— What you will do —
Copy out every line from the one with "Is point 538,100" through the end of the material, requests included. Rescale each coordinate in the answers by 1.75 and round to whole numbers, rounding halves up.

[Entries on spatial positioning]
########################################

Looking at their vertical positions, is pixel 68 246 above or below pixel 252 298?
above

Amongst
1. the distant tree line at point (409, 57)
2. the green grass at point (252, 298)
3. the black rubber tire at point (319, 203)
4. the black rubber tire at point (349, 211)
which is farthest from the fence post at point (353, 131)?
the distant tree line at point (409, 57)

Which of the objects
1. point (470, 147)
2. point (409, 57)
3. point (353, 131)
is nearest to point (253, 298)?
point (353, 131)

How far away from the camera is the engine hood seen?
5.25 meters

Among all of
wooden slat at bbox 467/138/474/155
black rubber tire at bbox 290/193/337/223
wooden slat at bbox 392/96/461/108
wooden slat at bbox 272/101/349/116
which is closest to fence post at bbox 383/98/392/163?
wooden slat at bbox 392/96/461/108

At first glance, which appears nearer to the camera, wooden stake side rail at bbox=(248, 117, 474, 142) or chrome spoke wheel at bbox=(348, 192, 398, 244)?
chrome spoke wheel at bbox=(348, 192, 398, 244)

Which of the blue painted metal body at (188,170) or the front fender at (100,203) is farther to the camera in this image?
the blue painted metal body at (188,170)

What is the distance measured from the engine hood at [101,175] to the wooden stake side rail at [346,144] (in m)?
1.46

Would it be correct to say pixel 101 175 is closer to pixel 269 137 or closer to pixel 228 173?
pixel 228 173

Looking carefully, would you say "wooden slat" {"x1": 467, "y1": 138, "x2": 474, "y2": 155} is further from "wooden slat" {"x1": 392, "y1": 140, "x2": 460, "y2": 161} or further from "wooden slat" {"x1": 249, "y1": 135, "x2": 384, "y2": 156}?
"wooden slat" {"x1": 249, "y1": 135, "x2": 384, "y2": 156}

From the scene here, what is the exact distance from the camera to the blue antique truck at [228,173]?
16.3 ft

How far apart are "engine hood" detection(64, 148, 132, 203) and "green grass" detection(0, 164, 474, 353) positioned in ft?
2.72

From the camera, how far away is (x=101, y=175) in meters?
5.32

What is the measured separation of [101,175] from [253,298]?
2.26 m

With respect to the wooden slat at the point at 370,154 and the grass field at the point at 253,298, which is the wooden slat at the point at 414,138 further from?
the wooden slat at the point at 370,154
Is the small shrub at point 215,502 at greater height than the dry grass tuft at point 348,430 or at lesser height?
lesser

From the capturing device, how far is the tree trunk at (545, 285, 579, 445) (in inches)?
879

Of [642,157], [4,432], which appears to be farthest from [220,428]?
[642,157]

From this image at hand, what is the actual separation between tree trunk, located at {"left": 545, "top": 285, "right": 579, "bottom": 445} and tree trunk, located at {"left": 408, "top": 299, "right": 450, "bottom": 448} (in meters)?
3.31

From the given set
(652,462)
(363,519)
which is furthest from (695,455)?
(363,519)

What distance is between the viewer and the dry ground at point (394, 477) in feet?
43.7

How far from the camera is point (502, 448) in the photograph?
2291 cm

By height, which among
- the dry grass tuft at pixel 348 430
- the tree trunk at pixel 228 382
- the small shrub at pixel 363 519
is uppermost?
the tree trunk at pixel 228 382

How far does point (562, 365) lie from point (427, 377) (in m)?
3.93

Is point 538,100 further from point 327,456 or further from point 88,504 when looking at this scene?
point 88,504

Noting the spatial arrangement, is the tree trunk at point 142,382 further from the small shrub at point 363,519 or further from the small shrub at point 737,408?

########################################

— Task response —
Is point 538,100 further from point 327,456 or further from point 88,504 when looking at this scene?
point 154,882

Noting the spatial arrangement, is the tree trunk at point 142,382 further from the small shrub at point 363,519 or further from the small shrub at point 737,408?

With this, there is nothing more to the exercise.